>> BEGIN Extracted text

By Published On: June 30th, 2026Categories: Architecture & Design Firms, Builders, Historic Building Restoration, HomeownersComments Off on The San Francisco Guide to Window and Door Casing

Wood Highlights: The primary bedroom, “West | Red Bedroom” by Castellanos Interiors, at the 2026 San Francisco Decorator Showcase, the 1897 Queen Anne Victorian at 2315 Broadway designed by architect Moses J. Lyon. Deep casings frame the interior door and the coveted, view-facing bay window, a defining feature of the city's Victorian and Edwardian interiors.

Wood Highlights: The primary bedroom, “West | Red Bedroom” by Castellanos Interiors, at the 2026 San Francisco Decorator Showcase, the 1897 Queen Anne Victorian at 2315 Broadway designed by architect Moses J. Lyon. Deep casings frame the interior door and the coveted, view-facing bay window, a defining feature of the city’s Victorian and Edwardian interiors.

The San Francisco Guide to Window and Door Casing 

Meander through almost any San Francisco home built before the 1940’s and the first thing your eye reads, before the paint color or the light fixture, is the way the openings are framed. Window and door casing is the trim that surrounds those openings, and in this city it’s rarely an afterthought. It carries the proportion of the room, the depth of the shadows on the wall, and a good deal of the building’s age. In San Francisco, casing is often the room’s quiet biography: it tells you when the house was built, how formal the room was expected to be, and whether later remodels understood the original architecture.

>> END Extracted text

**Objectives**:
1. Rewrite the window casing guide from "By Published On: June" up to and including "city's Victorian and Edwardian interiors.", changing "bay window" to "picture window".
2. Pick out and copy each line of the listing that contains the string "lapel".
The listing below is unrelated to the window casing guide.

>> BEGIN The input

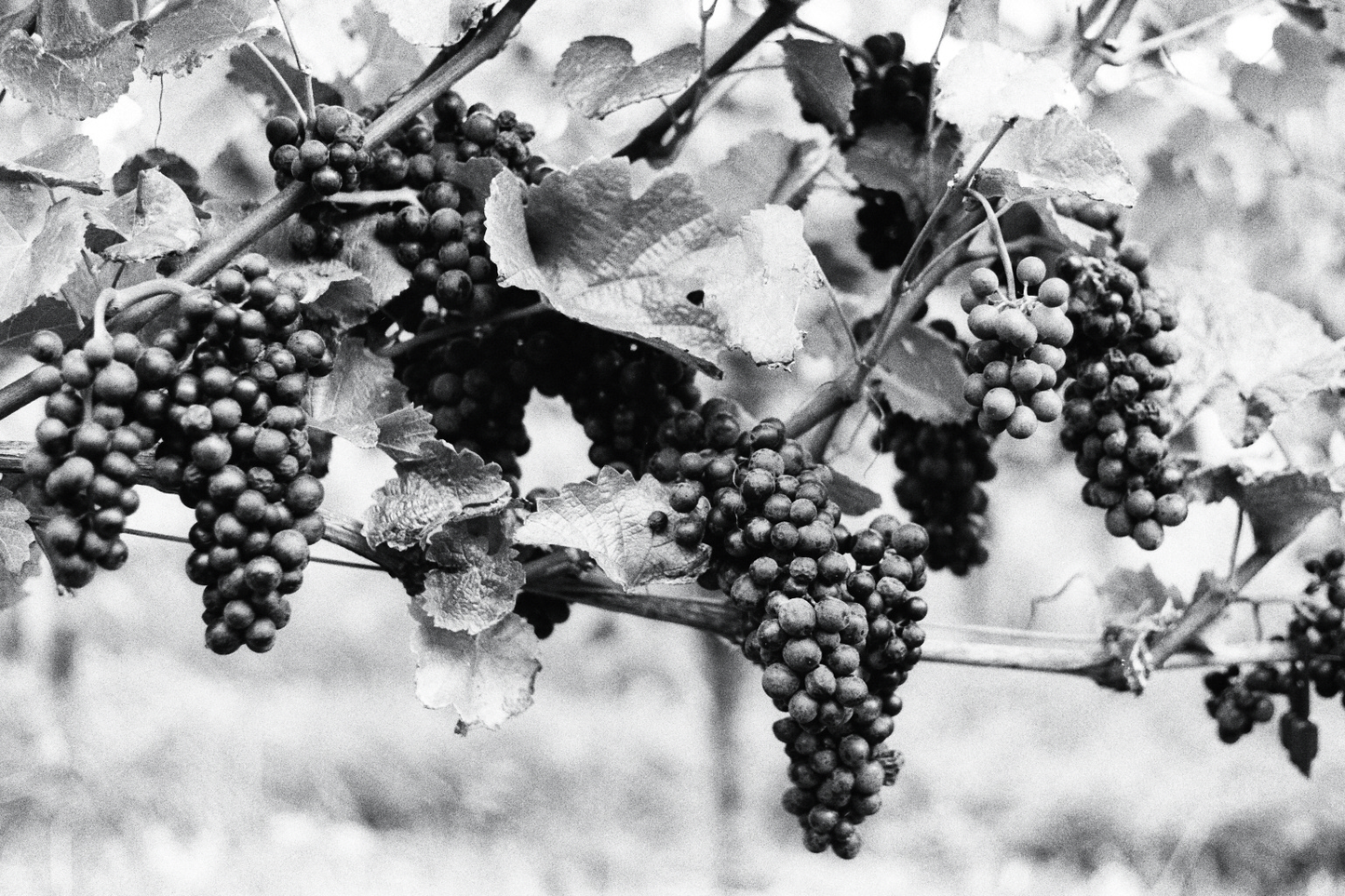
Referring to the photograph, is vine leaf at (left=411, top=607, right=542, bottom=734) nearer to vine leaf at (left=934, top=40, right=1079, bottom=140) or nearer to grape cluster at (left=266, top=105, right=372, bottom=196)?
grape cluster at (left=266, top=105, right=372, bottom=196)

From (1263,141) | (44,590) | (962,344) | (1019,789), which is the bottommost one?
(1019,789)

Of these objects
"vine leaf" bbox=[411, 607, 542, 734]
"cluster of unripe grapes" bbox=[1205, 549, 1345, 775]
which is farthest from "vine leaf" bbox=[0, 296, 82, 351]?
"cluster of unripe grapes" bbox=[1205, 549, 1345, 775]

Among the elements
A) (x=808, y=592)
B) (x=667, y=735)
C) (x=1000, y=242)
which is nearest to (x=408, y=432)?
(x=808, y=592)

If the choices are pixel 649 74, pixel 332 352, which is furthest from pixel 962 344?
pixel 332 352

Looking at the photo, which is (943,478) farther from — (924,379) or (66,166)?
(66,166)

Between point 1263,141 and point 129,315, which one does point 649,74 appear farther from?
point 1263,141

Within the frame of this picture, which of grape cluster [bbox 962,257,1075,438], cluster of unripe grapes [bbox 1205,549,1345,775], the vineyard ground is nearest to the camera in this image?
grape cluster [bbox 962,257,1075,438]

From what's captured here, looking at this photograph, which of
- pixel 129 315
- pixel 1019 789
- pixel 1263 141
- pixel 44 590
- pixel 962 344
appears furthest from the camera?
pixel 1019 789
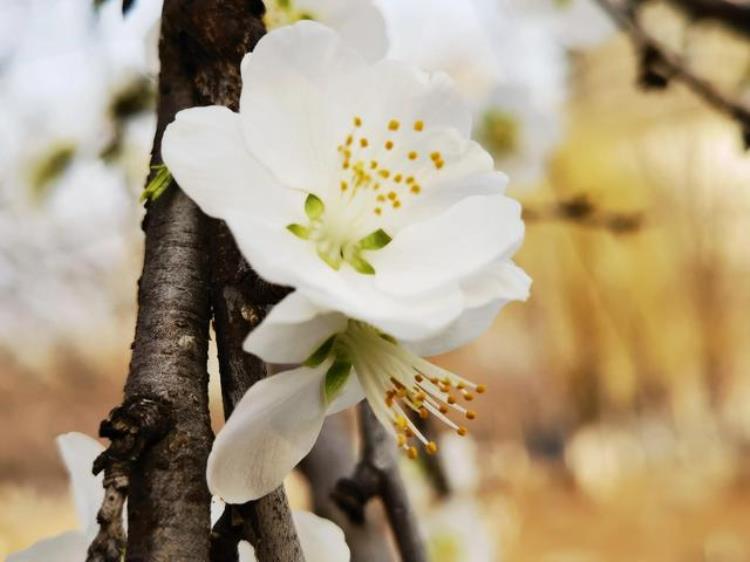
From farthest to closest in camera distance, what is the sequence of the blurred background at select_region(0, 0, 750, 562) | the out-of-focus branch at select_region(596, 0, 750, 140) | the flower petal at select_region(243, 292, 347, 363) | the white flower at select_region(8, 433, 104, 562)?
the blurred background at select_region(0, 0, 750, 562) → the out-of-focus branch at select_region(596, 0, 750, 140) → the white flower at select_region(8, 433, 104, 562) → the flower petal at select_region(243, 292, 347, 363)

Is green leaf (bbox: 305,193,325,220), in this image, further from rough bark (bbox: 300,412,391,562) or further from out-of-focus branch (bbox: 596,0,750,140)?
out-of-focus branch (bbox: 596,0,750,140)

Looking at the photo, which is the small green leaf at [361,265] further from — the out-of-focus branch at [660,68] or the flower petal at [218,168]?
the out-of-focus branch at [660,68]

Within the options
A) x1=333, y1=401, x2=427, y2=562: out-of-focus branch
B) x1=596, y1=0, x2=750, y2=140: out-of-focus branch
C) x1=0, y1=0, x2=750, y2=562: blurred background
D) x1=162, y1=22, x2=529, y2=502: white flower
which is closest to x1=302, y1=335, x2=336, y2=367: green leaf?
x1=162, y1=22, x2=529, y2=502: white flower

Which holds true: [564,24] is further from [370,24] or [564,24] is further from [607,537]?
[607,537]

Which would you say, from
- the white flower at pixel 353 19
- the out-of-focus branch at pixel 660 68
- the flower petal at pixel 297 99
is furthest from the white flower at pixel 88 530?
the out-of-focus branch at pixel 660 68

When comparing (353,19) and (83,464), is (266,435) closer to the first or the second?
(83,464)

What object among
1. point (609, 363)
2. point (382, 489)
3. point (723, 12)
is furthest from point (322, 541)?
point (609, 363)

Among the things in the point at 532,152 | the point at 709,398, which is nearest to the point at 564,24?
the point at 532,152
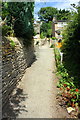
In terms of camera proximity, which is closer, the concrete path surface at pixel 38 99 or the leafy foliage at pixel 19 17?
the concrete path surface at pixel 38 99

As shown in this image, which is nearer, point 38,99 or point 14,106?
point 14,106

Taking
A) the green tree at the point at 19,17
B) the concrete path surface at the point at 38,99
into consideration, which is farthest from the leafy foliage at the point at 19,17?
the concrete path surface at the point at 38,99

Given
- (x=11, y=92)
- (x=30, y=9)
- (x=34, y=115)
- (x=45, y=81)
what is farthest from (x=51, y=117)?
(x=30, y=9)

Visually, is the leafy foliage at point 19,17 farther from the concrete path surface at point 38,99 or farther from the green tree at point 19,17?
the concrete path surface at point 38,99

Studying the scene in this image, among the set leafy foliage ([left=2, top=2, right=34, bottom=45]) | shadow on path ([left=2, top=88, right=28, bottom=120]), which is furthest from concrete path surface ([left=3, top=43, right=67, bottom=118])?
leafy foliage ([left=2, top=2, right=34, bottom=45])

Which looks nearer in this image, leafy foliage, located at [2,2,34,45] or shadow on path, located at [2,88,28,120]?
shadow on path, located at [2,88,28,120]

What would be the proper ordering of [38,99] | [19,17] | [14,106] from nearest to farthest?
1. [14,106]
2. [38,99]
3. [19,17]

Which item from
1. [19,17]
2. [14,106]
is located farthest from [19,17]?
[14,106]

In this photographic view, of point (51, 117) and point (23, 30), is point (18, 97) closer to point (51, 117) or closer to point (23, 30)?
point (51, 117)

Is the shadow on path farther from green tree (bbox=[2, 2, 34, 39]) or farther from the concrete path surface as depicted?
green tree (bbox=[2, 2, 34, 39])

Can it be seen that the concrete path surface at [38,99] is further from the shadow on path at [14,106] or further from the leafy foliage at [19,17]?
the leafy foliage at [19,17]

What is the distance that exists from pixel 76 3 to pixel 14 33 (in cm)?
432

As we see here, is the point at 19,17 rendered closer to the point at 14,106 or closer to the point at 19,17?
the point at 19,17

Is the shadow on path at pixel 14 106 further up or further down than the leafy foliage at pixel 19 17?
further down
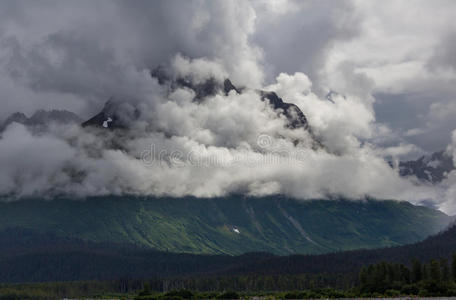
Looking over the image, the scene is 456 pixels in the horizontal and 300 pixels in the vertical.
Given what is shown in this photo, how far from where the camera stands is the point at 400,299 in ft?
609

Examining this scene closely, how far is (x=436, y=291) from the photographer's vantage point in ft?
648

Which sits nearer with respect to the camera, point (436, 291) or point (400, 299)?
point (400, 299)

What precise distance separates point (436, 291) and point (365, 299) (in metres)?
24.1

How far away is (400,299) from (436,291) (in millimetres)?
19717

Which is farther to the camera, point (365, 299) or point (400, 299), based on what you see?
point (365, 299)

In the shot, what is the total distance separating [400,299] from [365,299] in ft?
50.8

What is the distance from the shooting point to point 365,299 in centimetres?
19825
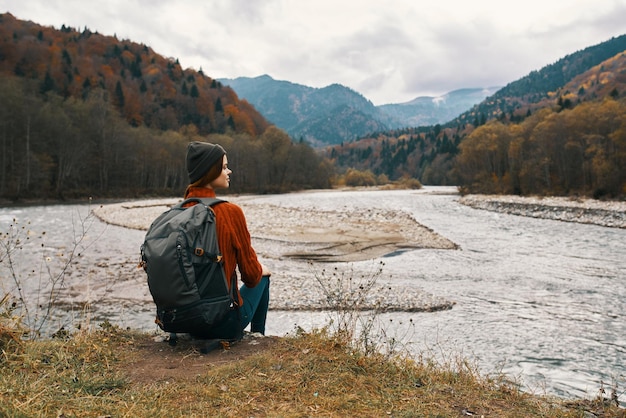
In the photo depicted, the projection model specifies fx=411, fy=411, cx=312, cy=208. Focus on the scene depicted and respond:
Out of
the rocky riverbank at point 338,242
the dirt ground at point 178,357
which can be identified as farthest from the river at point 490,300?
the dirt ground at point 178,357

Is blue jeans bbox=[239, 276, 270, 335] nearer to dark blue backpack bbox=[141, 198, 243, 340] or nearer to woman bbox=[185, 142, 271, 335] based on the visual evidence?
woman bbox=[185, 142, 271, 335]

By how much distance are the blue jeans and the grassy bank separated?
27 centimetres

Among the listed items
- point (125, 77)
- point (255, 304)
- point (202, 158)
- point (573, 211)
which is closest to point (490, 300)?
point (255, 304)

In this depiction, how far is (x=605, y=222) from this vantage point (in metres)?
30.5

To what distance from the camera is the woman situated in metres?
3.72

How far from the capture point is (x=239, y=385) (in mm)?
3291

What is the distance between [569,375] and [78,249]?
54.3 ft

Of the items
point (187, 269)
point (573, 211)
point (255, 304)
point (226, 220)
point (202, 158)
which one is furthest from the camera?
point (573, 211)

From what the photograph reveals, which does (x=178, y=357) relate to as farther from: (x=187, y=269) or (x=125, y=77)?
(x=125, y=77)

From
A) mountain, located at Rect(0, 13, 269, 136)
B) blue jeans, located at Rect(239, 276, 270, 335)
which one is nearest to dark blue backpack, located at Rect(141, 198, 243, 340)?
blue jeans, located at Rect(239, 276, 270, 335)

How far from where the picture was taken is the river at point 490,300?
6.56 metres

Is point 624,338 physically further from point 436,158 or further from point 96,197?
point 436,158

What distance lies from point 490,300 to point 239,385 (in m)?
8.88

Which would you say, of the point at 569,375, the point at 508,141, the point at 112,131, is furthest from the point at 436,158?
the point at 569,375
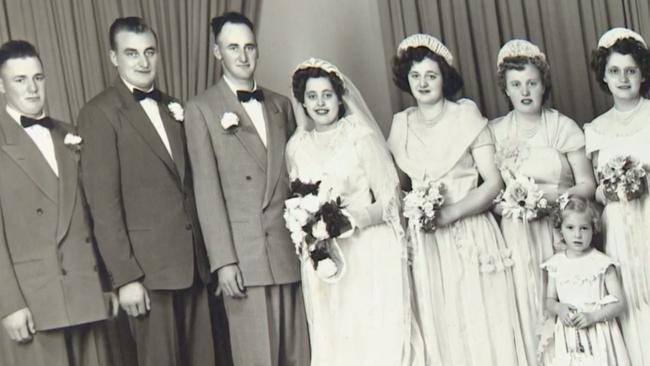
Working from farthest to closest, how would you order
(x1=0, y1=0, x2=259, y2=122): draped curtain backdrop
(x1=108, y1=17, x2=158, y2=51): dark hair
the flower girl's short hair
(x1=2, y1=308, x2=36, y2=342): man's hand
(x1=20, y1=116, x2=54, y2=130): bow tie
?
(x1=0, y1=0, x2=259, y2=122): draped curtain backdrop
(x1=108, y1=17, x2=158, y2=51): dark hair
the flower girl's short hair
(x1=20, y1=116, x2=54, y2=130): bow tie
(x1=2, y1=308, x2=36, y2=342): man's hand

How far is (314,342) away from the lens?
4461 mm

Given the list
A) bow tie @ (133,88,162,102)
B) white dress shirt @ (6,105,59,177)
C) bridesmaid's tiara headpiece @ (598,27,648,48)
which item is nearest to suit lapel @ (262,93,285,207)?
bow tie @ (133,88,162,102)

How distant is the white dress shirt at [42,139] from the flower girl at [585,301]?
2334 millimetres

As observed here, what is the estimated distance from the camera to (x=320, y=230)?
424 cm

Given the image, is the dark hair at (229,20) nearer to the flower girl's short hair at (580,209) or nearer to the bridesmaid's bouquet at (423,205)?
the bridesmaid's bouquet at (423,205)

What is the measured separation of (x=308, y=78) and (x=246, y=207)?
0.68 meters

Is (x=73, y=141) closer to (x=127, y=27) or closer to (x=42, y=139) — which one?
(x=42, y=139)

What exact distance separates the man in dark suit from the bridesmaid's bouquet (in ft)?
3.24

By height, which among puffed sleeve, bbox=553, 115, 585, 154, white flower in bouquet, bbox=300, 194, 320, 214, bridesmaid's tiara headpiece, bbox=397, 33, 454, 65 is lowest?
white flower in bouquet, bbox=300, 194, 320, 214

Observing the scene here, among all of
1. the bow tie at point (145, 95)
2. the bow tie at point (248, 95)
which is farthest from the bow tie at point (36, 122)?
the bow tie at point (248, 95)

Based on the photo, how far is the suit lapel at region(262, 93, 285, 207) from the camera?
4480 mm

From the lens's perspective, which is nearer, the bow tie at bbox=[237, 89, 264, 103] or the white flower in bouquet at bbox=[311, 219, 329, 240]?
the white flower in bouquet at bbox=[311, 219, 329, 240]

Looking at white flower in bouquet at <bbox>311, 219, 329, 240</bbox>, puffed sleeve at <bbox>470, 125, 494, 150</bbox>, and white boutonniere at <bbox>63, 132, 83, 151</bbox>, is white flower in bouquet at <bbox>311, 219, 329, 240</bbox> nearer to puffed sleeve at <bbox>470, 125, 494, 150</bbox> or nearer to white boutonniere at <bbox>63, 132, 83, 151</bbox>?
puffed sleeve at <bbox>470, 125, 494, 150</bbox>

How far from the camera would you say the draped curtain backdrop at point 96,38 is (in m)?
4.97
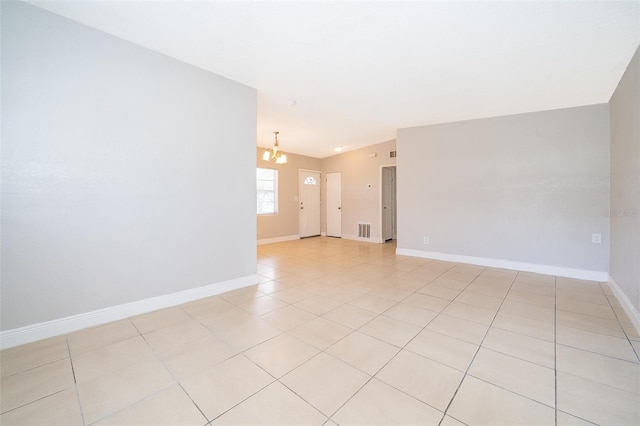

>> END The input

**Solved problems**:
1.
By Published On: June 30th, 2026Categories: Architecture & Design Firms, Builders, Historic Building Restoration, HomeownersComments Off on The San Francisco Guide to Window and Door Casing

Wood Highlights: The primary bedroom, “West | Red Bedroom” by Castellanos Interiors, at the 2026 San Francisco Decorator Showcase, the 1897 Queen Anne Victorian at 2315 Broadway designed by architect Moses J. Lyon. Deep casings frame the interior door and the coveted, view-facing picture window, a defining feature of the city's Victorian and Edwardian interiors.

2.
which item is nearest to suit lapel @ (262,93,285,207)?
Based on the photo, how far is the suit lapel at region(262, 93, 285, 207) from the camera?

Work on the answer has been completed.